═════ PROVIDED ENTRIES
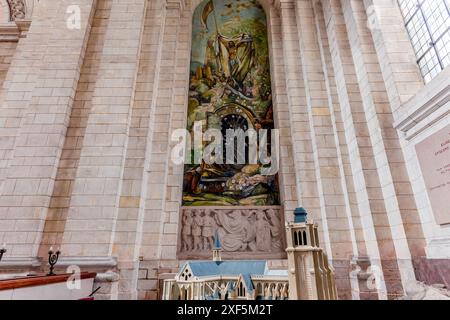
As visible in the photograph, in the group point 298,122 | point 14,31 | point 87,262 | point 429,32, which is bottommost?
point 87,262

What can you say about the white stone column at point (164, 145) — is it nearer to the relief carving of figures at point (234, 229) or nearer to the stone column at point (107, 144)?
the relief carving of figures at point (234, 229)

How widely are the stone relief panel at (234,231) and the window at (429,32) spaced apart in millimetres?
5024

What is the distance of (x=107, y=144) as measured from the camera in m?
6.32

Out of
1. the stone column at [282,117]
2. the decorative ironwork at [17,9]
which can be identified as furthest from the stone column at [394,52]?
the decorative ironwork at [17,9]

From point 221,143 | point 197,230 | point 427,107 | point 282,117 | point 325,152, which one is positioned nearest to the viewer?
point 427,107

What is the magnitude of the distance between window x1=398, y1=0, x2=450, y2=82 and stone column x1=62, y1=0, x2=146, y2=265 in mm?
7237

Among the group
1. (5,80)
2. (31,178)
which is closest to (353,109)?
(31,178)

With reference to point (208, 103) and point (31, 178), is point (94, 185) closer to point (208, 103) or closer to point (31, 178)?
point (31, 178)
══════════
═════ PROVIDED ENTRIES
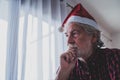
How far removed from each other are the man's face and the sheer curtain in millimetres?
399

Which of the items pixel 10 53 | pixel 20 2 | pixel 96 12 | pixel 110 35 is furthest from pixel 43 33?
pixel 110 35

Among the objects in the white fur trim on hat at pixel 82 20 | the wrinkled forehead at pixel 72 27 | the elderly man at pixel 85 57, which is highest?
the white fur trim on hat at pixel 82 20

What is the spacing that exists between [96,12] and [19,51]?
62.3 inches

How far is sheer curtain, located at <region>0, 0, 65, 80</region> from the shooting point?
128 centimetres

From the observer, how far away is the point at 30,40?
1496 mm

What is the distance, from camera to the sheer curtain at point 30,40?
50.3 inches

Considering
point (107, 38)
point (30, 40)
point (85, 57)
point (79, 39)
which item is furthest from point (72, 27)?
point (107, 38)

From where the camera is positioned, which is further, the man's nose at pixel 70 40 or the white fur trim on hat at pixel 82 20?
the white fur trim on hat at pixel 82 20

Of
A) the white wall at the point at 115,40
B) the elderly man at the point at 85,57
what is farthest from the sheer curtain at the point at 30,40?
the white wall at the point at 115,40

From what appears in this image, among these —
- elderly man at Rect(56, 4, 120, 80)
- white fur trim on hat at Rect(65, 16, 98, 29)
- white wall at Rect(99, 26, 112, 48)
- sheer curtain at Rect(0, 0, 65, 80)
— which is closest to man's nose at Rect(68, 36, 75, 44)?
══════════
═════ PROVIDED ENTRIES
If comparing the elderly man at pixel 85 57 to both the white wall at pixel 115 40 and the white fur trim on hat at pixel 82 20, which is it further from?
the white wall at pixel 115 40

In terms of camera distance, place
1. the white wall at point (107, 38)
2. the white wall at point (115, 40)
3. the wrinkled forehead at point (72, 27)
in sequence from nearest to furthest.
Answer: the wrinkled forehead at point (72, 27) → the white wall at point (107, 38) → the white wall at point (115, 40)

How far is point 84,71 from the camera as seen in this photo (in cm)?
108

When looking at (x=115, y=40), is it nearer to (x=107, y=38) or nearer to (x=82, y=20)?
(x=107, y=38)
══════════
* **YOUR TASK**
Update the lines of the material, starting with the line that contains "From what appears" and going on through the line that contains "- sheer curtain at Rect(0, 0, 65, 80)", by replacing "sheer curtain" with "lace curtain" and leaving everything else unchanged.

* **RESULT BELOW**
From what appears in this image, among these —
- elderly man at Rect(56, 4, 120, 80)
- white fur trim on hat at Rect(65, 16, 98, 29)
- white wall at Rect(99, 26, 112, 48)
- lace curtain at Rect(0, 0, 65, 80)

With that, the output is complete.